Por Alejandro López (*)
En su obra El viejo fascismo y la nueva derecha radical, el escrito español Miguel Urbán destaca las siguientes características del fascismo histórico: 1) Demagogia como sostén del capitalismo; 2) Ultranacionalismo, con bases mitológicas, que justifican el expansionismo; 3) Llamado anticomunista y antidemocrático por la revolución nacional; 4) El líder como redentor nacional y 5) Los espectáculos ante las masas, para la legitimación de su poder.

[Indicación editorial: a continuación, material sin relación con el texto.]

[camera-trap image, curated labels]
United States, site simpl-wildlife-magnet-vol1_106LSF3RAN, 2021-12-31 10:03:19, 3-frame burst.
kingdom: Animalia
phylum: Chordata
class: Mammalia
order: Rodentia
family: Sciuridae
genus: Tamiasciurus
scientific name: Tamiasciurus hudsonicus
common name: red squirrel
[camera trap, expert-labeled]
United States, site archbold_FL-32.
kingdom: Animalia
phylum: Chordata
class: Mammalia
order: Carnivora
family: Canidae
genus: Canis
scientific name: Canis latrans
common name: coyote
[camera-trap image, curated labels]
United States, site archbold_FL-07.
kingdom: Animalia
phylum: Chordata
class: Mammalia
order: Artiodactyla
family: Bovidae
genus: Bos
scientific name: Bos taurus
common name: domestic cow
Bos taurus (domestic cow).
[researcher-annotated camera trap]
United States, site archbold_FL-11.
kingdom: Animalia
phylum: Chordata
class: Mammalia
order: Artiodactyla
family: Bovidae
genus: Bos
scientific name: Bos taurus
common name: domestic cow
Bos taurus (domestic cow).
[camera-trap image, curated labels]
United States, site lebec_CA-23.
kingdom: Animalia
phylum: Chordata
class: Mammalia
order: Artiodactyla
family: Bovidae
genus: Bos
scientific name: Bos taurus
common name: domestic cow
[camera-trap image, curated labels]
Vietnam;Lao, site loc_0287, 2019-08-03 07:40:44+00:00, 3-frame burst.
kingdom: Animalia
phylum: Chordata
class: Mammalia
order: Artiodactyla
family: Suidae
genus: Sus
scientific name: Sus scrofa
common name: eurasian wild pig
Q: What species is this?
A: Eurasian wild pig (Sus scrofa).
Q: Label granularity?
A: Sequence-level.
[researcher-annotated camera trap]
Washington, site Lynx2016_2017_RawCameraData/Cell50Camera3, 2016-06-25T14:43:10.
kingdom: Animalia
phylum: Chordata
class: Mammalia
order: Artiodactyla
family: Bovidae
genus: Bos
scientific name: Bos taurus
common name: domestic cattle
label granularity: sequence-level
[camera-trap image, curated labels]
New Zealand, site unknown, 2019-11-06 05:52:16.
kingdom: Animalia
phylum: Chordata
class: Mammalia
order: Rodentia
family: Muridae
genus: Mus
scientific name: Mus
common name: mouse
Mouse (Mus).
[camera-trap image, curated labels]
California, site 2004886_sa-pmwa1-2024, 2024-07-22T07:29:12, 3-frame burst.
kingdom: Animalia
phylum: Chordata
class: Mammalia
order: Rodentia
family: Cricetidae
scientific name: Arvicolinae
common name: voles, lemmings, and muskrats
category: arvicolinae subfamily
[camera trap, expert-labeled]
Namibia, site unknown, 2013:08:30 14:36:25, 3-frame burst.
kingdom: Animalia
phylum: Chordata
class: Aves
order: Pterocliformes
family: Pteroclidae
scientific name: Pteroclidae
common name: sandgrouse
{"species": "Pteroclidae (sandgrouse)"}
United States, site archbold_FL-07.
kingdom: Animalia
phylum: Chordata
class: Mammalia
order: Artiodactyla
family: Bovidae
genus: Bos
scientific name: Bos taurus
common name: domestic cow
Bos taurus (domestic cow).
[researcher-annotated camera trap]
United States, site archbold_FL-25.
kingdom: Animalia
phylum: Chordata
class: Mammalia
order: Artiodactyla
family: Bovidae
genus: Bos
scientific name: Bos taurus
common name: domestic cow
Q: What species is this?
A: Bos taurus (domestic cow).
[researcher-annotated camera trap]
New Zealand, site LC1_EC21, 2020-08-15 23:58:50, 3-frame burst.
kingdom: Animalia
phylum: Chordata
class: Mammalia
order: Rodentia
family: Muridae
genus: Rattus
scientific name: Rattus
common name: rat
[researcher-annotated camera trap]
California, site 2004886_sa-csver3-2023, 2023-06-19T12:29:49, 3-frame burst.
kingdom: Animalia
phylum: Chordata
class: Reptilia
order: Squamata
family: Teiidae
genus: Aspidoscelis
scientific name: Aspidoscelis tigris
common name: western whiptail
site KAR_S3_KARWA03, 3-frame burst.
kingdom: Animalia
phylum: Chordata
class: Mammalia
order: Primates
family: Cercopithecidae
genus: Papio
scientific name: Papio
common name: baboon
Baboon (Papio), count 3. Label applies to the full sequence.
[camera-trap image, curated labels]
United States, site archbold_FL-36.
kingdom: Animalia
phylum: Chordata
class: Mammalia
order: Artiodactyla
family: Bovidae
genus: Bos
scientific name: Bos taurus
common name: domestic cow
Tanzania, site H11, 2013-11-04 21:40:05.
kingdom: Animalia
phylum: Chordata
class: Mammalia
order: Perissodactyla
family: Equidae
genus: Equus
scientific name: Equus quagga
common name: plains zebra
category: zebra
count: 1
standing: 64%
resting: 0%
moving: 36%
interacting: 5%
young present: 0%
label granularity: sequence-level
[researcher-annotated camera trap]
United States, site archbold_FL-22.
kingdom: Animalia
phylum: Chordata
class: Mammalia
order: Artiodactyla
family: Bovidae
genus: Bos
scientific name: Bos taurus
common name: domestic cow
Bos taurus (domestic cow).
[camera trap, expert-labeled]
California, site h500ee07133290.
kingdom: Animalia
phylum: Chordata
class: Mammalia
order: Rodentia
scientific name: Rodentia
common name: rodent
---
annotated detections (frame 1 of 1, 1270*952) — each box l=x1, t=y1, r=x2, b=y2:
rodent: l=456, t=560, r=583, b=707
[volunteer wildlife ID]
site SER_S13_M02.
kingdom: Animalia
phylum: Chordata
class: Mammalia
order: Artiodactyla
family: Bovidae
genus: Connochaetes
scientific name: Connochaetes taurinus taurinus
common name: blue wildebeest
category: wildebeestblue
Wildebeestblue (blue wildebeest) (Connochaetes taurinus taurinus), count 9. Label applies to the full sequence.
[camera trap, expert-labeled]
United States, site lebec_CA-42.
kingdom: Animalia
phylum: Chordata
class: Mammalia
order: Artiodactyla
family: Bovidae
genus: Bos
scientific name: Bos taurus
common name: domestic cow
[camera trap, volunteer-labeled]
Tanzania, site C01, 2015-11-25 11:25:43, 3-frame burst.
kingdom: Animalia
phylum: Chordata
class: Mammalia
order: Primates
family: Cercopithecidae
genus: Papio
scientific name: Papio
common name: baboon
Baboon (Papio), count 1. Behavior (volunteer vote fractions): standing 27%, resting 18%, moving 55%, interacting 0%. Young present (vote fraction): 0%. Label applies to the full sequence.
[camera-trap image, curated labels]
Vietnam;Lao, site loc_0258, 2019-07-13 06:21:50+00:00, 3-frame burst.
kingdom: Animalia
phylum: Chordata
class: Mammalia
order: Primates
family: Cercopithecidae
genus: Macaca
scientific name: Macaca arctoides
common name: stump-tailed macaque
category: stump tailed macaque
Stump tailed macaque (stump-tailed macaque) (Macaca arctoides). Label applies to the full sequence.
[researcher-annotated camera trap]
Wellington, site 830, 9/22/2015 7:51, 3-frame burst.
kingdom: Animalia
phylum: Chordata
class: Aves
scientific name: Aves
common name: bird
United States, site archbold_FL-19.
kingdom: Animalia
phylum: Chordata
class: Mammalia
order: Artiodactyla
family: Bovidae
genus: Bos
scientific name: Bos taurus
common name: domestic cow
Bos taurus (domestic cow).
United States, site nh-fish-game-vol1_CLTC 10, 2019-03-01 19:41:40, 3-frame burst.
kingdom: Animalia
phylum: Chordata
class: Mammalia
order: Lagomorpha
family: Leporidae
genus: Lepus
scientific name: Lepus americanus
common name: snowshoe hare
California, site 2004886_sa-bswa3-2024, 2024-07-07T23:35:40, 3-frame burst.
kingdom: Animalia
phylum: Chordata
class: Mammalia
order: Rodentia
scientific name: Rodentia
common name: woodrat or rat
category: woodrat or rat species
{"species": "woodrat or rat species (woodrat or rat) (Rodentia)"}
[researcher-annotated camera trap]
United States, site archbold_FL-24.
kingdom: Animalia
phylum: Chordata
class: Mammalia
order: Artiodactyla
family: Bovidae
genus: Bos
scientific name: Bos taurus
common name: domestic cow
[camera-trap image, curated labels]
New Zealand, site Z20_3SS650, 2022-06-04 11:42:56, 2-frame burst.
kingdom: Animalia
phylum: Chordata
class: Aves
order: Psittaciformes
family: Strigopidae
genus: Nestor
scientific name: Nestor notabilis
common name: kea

En la Democracia burguesa, fascismo y revolución, escrito por el historiador Óscar León apunta: “El antifascismo anticomunista que hoy impone la democracia burguesa desde el Olimpo ideológico del fin de la historia abona, igualmente, en la vaguedad, ambigüedad e imprecisión del término fascista a que me he referido al inicio de este ensayo. Es un antifascismo que no aplica sólo a América Latina. También lo encontraremos apuntando sus baterías contra el Islam y el Próximo Oriente, donde, desde los tiempos de la caída del Chad, revolución y petróleo han pasado a integrar una de las más explosivas fórmulas para la geopolítica mundial. El «islamo-fascismo» es una excusa creada por el imperialismo fundamentalista cristiano para reforzar el mensaje reaccionario y racista que legitime otra guerra de saqueo contra los pueblos musulmanes que tienen reservas energéticas vitales.”
Por su parte, en el ensayo El eterno fascismo, Umberto Eco destaca que: “El Ur-Fascismo surge de la frustración individual o social. Lo cual explica por qué una de las características típicas de los fascismos históricos ha sido el llamamiento a las clases medias frustradas, desazonadas, por alguna crisis económica o humillación política, asustadas por la presión de los grupos sociales subalternos. En nuestra época, en la que los antiguos «proletarios» se están convirtiendo en pequeña burguesía (y los lumpen se autoexcluyen de la escena política), el fascismo encontrará su público en esta nueva mayoría.”
En síntesis, El fascismo es la ideología del capitalismo, que naturaliza la explotación del hombre por el hombre, y sustenta a la sociedad burguesa liberal, donde cada quien debe ocupar un lugar, según su sexo, raza y clase. No se reduce a ese feroz fenómeno del siglo XX, que protagonizaron Mussolini y Hitler, en aquella Europa hambrienta y quebrada, tras la caída del mercado omnipotente y la rapiña de los magnates financieros. El odio a lo distinto, la cancelación del otro y el paradigma de la protesta hasta la muerte, son expresiones actuales de la práctica fascista, dirigida por algunos «influencers»; idénticos a los nefastos «camisas negras».
En el caso de Venezuela, el fascismo, expresado en la extrema derecha venezolana prefiere a las personas de piel blanca, con probados ancestros europeos A los grandes propietarios, de rancio linaje colonial. En su visión, los movimientos afros, indígenas, LGBTQI+, comuneros, obreros, ecologistas, feministas y culturales, entre tantos otros históricamente excluidos, son la agenda «progre», que hay revertir y desaparecer. Como grupo político, desde un coto cerrado, impone la plata, la mentira y la reacción, para romper la paz, socavar nuestra soberanía y dividir a la Nación.
Actualmente, el fascismo que hemos visto en Venezuela coincide con la tradición de provocar un cambio político, a través de la violencia, pero dista mucho de ser una postura ultranacionalista y patriota. Prevalece una concepción limitada del “país” y de “democracia”; que son vistos como los principales valores a defender. Es un fascismo, sin narrativa histórica, que anida en un sector de la juventud, alienado por las RRSS y movilizado por la muerte, que requiere, como apunta el Libertador en el Discurso de Angostura, “un pulso infinitamente firme, un tacto infinitamente delicado”, para educar y sensibilizar a estas nuevas y vulnerables generaciones, y sumarlas a la construcción de la Patria.
(*) Alejandro López, Historiador e investigador y Presidente del centro de estudios simón Bolívar.